Na nossa última viagem a Angra, na semana anterior ao GP do
Brasil, ele assistiu, no telão, à transmissão completa da primeira prova da
Fórmula Indy - na Austrália, eu acho. Porque a diferença de horário era
tremenda e a prova começava de madrugada no Brasil. Ele via tudo o que tinha a
ver com corrida em quatro rodas - às vezes, também em duas. Havia os amigos
brasileiros na briga, Emerson, Raul Boesel e, é claro, Maurício Gugelmin, com
quem ele dividiu casa quando os dois chegaram, com a cara e a coragem, à
Inglaterra, no início dos anos 80, sonhando com a glória no automobilismo.

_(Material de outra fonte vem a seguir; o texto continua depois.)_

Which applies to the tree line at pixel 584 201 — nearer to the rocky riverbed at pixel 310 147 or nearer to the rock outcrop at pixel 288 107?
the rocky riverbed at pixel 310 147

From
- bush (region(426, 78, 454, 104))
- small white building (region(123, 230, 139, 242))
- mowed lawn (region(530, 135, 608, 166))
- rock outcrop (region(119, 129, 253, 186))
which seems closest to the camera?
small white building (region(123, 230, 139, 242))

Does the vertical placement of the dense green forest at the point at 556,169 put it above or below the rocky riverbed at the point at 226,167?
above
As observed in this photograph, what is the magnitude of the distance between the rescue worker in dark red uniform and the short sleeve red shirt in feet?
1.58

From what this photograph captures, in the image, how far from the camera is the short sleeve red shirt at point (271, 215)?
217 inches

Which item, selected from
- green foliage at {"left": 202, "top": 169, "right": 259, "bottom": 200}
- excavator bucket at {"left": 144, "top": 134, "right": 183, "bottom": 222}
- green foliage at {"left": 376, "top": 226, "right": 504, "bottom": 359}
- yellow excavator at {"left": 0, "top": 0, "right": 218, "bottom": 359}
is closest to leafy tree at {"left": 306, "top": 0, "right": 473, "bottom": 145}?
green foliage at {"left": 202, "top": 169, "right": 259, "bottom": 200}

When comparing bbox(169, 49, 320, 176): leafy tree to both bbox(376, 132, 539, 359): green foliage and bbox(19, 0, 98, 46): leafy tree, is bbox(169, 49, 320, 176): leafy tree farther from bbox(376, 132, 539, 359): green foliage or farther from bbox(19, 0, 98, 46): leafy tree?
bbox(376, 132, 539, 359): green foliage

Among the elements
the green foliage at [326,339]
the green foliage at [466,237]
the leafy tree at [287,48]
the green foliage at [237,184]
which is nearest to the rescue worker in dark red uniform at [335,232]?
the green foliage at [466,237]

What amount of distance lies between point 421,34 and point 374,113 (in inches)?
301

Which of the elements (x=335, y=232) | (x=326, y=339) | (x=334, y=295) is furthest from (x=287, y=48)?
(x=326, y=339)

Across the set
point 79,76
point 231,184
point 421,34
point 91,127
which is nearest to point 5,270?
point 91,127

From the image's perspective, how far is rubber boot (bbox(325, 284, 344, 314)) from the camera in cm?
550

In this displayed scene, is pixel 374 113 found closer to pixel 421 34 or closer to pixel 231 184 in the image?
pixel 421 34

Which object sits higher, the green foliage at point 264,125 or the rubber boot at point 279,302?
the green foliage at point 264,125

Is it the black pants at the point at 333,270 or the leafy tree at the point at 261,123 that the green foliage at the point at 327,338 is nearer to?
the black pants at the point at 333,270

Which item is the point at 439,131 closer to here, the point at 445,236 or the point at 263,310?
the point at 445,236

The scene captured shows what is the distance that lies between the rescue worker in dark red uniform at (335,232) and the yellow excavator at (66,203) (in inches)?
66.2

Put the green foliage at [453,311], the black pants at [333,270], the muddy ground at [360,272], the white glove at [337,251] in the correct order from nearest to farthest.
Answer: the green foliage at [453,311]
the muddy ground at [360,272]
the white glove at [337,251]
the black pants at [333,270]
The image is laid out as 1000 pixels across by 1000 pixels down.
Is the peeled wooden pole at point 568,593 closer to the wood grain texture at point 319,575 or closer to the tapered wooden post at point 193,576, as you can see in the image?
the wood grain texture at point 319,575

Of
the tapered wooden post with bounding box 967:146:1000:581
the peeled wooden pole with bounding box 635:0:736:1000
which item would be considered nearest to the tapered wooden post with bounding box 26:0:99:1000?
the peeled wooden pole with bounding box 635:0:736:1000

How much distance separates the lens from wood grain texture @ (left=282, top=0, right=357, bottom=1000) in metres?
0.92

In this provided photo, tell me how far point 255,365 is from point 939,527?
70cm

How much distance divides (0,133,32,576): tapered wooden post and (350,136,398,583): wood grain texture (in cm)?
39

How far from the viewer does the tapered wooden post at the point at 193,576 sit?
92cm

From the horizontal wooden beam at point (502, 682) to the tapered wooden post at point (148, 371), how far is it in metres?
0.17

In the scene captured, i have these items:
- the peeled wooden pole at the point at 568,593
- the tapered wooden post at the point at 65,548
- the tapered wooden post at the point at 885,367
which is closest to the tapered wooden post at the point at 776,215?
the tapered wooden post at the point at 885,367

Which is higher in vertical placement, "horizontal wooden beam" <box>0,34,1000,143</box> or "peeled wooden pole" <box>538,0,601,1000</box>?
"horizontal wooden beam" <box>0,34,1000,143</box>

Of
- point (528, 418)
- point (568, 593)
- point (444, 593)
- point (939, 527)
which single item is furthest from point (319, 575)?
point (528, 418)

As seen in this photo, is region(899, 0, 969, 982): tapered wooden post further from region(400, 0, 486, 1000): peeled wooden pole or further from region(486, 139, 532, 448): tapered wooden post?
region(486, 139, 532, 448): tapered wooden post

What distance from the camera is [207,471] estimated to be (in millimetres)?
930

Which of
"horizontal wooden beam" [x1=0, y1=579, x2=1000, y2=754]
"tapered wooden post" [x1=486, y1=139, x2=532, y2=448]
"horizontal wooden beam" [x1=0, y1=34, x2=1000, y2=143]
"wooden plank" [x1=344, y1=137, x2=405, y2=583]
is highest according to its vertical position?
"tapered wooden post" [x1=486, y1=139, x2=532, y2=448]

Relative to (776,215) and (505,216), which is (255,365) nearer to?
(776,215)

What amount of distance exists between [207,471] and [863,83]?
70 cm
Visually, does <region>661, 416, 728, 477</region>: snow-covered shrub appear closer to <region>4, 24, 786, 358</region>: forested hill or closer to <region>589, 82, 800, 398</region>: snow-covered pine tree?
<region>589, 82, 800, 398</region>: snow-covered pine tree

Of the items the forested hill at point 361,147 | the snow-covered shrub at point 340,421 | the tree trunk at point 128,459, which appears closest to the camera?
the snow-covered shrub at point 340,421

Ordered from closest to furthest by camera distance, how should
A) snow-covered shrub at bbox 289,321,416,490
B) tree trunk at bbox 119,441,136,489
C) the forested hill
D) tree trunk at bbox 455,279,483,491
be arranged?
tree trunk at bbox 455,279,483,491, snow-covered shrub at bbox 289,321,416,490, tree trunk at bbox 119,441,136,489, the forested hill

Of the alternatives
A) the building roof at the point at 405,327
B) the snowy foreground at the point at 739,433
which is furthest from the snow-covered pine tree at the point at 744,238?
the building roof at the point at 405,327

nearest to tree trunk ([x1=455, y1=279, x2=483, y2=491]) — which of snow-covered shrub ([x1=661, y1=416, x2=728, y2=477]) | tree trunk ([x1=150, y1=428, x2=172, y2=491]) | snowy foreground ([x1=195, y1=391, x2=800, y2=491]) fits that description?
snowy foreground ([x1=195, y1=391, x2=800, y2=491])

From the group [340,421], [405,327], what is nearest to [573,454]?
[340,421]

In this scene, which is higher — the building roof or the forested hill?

Mas, no caso dele, acompanhar a Indy era paixão pura pelo esporte em si - e o
risco da velocidade.
Devastada por um dia de muito calor e esporte, eu me aninhei
no colo dele, resignada em saber que ele ia até o fim, e tentei manter os olhos
e os ouvidos abertos enquanto ele me dizia uma ou outra coisa que, de repente,
me fizeram parar e pensar: espera aí, isso é uma confidência. Ele não diz essas
coisas pra ninguém. Ainda mais para alguém que definitivamente não era do ramo.